== TEXT TO READ

Predicting forwards' salaries

Hockey Outsider · Jan 4, 2021

Objective & scope

I wanted to see if it's possible to develop a model that predicts the salaries of restricted free agents ("RFA") and unrestricted free agents ("UFA"). As always, my goal is to present data in a way that's objective, transparent, and (hopefully) interesting.

Parameters

My analysis is based on the 2019 off-season, and I'm limiting it to forwards who played at least one NHL game in the prior season (2018-19). There were 134 such forwards (64 RFA's and 90 UFA's). The median number of games that these forwards played in the previous season was 68.

I excluded goalies because there aren't many transactions, so we'd run into sample size issues. I excluded defensemen because defense isn't particularly well-measured statistically, and would therefore be more difficult to capture in a formula.

Note that I'm trying to predict "incremental" salary - that is, salary over the NHL minimum of $700K. For example, Par Lindholm's contract had a cap hit of $850K, so his incremental salary is $150K.

Hockey Outsider · Jan 4, 2021

Why bother?

Someone might ask me why I'm bothering to do this, since hockey-graphs.com ("HG") has done their own analysis (link - Projecting NHL Skater Contracts for the 2019 Offseason). My response is three-fold:

1. HG published their results, but they didn't disclose the actual formula. That's like climbing a mountain, and not taking a picture at the top. For me, knowing how the method works is as important as knowing the result.

2. The biggest difference in our approaches is I'm only trying to predict the average cap hit, and HG is trying to predict both the average cap hit and the contract length. The reason I'm not bothering to model both is because cap hit and contract length are highly correlated (R = 0.81). Generally, players who are good enough to get a high salary can pressure their team to give them the security of a lengthy contract. Players who are earning below the league average, as a general rule, get shorter contracts, because they're replaceable. Reviewing the results of HG's model, they do a far better job predicting contract value compared to contract length. I wondered if their results would be stronger if they dropped contract length (since it's not particularly well-modelled as it is, and having two dependent variables that are highly corellated with each other creates challenge in the modelling).

====
== DATA SECTION

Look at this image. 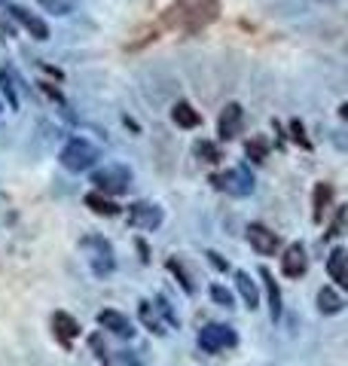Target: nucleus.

====

AIM OF THE TASK:
Reproduce the hockey salary thread in full, word for word. The listing comes from a source unrelated to the hockey salary thread.

SOLUTION TO THIS PROBLEM:
Predicting forwards' salaries

Hockey Outsider · Jan 4, 2021

Objective & scope

I wanted to see if it's possible to develop a model that predicts the salaries of restricted free agents ("RFA") and unrestricted free agents ("UFA"). As always, my goal is to present data in a way that's objective, transparent, and (hopefully) interesting.

Parameters

My analysis is based on the 2019 off-season, and I'm limiting it to forwards who played at least one NHL game in the prior season (2018-19). There were 134 such forwards (64 RFA's and 90 UFA's). The median number of games that these forwards played in the previous season was 68.

I excluded goalies because there aren't many transactions, so we'd run into sample size issues. I excluded defensemen because defense isn't particularly well-measured statistically, and would therefore be more difficult to capture in a formula.

Note that I'm trying to predict "incremental" salary - that is, salary over the NHL minimum of $700K. For example, Par Lindholm's contract had a cap hit of $850K, so his incremental salary is $150K.

Hockey Outsider · Jan 4, 2021

Why bother?

Someone might ask me why I'm bothering to do this, since hockey-graphs.com ("HG") has done their own analysis (link - Projecting NHL Skater Contracts for the 2019 Offseason). My response is three-fold:

1. HG published their results, but they didn't disclose the actual formula. That's like climbing a mountain, and not taking a picture at the top. For me, knowing how the method works is as important as knowing the result.

2. The biggest difference in our approaches is I'm only trying to predict the average cap hit, and HG is trying to predict both the average cap hit and the contract length. The reason I'm not bothering to model both is because cap hit and contract length are highly correlated (R = 0.81). Generally, players who are good enough to get a high salary can pressure their team to give them the security of a lengthy contract. Players who are earning below the league average, as a general rule, get shorter contracts, because they're replaceable. Reviewing the results of HG's model, they do a far better job predicting contract value compared to contract length. I wondered if their results would be stronger if they dropped contract length (since it's not particularly well-modelled as it is, and having two dependent variables that are highly corellated with each other creates challenge in the modelling).